Un piano di caratterizzazione (che all'Ilva costerebbe oltre dieci milioni di euro), che la società milanese giudica «più vasto, invasivo e costoso d'Italia e forse d'Europa». Chi inquina Taranto? Ma appartiene all'Ilva tutto l'inquinamento riscontrato? Per la famiglia Riva assolutamente no.

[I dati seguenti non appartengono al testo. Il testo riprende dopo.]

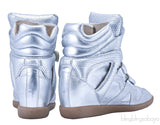 Silver Metallic Leather Bird Sneakers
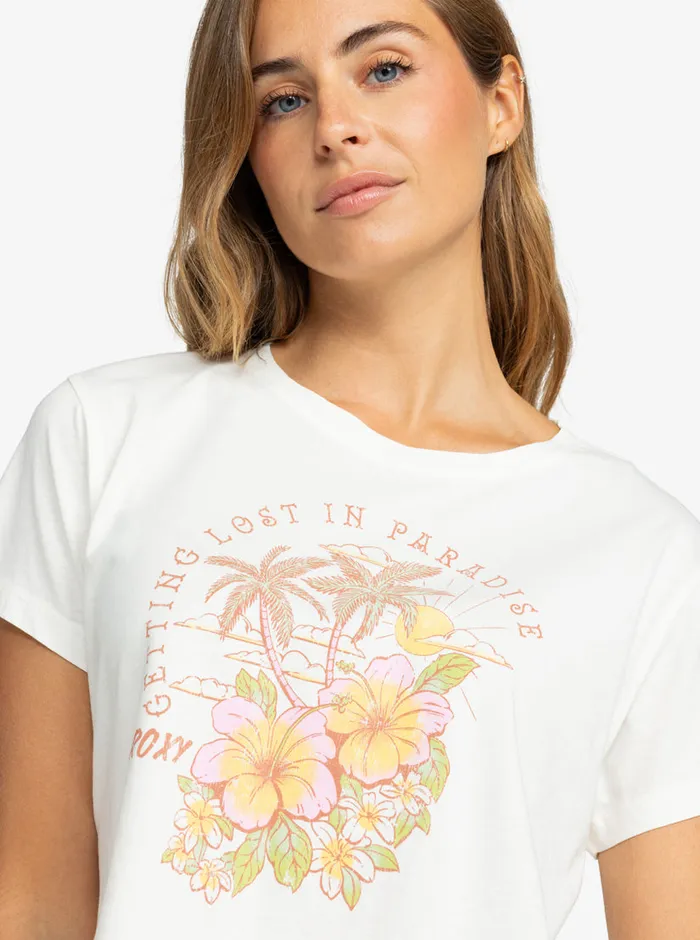 Roxy Tees and Tanks Hibiscus Paradise Cropped TShirt Snow White 8211 Womens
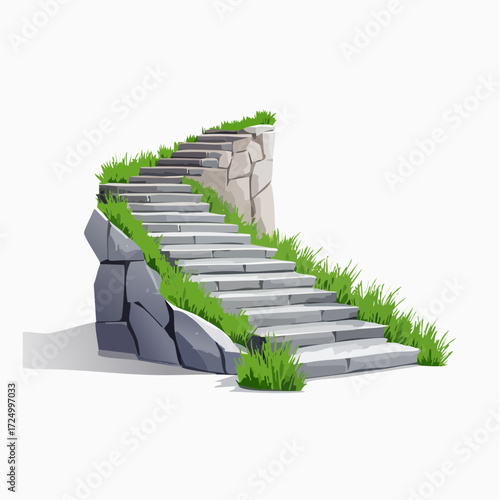 3d rendered illustration of a stone staircase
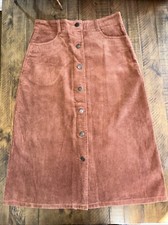 vintage La Rose brown corduroy skirt- Button Front-slit-(SO21)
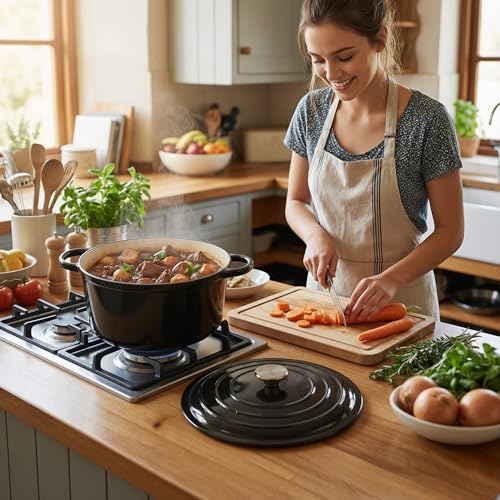 6 Quart Enameled Dutch Oven Pot with Lid (6 QT / Black)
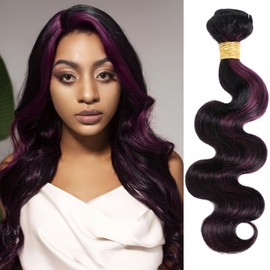 ALHER Black Mix Dark Burgundy Highlight Bundle Human Hair Body Wave, 10A Soft Thick Single Bundle Wavy 100% Remy Human Hair Midnight Purple Highlight Two Tone Color (#1B/Purple, 10 Inch)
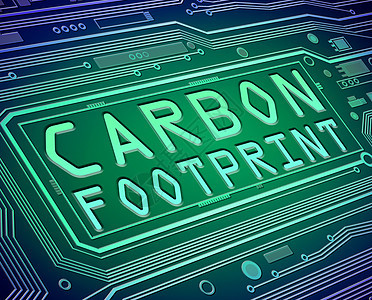 碳足迹概念气候变化温室气候木板电子产品脚印电气生产插图生态图片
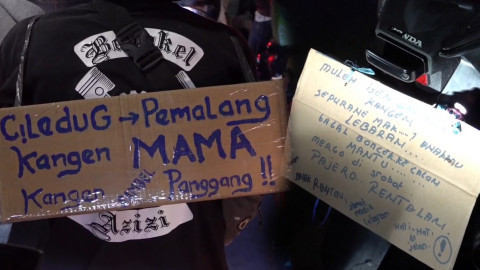 Tingkah Lucu Pemudik di Perjalanan Pulang Kampung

Anzi, in alcuni casi, come «la contaminazione rilevata in falda» sarebbe addirittura «subita da Ilva e proveniente da fonti esterne all'area (industriale, ndr) e dovuta all'inquinamento diffuso dei pozzi a perdere di insediamenti urbani, sversamenti nei torrenti della zona di reflui non o scarsamente depurati ».

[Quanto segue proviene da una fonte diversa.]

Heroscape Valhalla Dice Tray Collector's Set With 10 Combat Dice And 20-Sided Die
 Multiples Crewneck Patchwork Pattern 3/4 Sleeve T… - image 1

Chiaro, a questo punto, lo sforzo della proprietà dell'acciaieria più grande d'Europa di spartirsi con altri le pesanti responsabilità dell'inquinamento a Taranto. «Il complesso produttivo - ricorda l'Ilva nel ricorso - si colloca nell'ambito di una ancor più vasta area produttiva in cui operano altre realtà produttive tra le quali la raffineria Agip, il cementificio Cementir, le due centrali elettriche Edison, le cave Italcave, impianti Enel, decine di piccole e medie imprese del consorzio industriale Sisri, due inceneritori e una discarica nonché l'arsenale, il porto militare, i cantieri ex Tosi e la ex industria Belleli».

E ancora. «Cave dismesse trasformate in discariche abusive di rifiuti urbani, porzioni di Mar Grande e Mar Piccolo inquinate per decenni dagli insediamenti portuali e dall'Arsenale, decine di pozzi a perdere e di collettori a mare provenienti dai comuni limitrofi, discariche di rifiuti urbani non adeguatamente conterminati». Una situazione ambientale critica, insomma, figlia di un «generale stato di degrado provocato dalla tolleranza di discariche abusive, da scarichi incontrollati, dalla mancanza di un moderno ed efficiente sistema fognario per gli insediamenti urbani, dall'assenza di impianti pubblici effettivamente in grado di assicurare lo smaltimento dei rifiuti e la depurazione dei reflui».

Nonostante tutto, tiene a sottolineare l'Ilva, le indagini effettuate sull'area di sua pertinenza hanno evidenziato «che su 5.416 campioni del suolo solo 16 hanno evidenziato il superamento della soglia d'attenzione: una percentuale minore dello 0,3% del tutto trascurabile e neppure da prendere in considerazione secondo la letteratura tecnico scientifica ». Anche per l'indagine sulle diossine e sui furani i risultati sarebbero tutt'altro che preoccupanti: «su 200 campioni solo 1 ha superato i limiti del Decreto ministeriale 471/99». Nonostante questa illustrata situazione di non contaminazione del suolo, si lamenta l'Ilva, «la Conferenza di servizi diretta dal Ministero dell'Ambiente dettava continui e repentini mutamenti, in senso sempre più restrittivo, di metodologie e parametri di riferimento».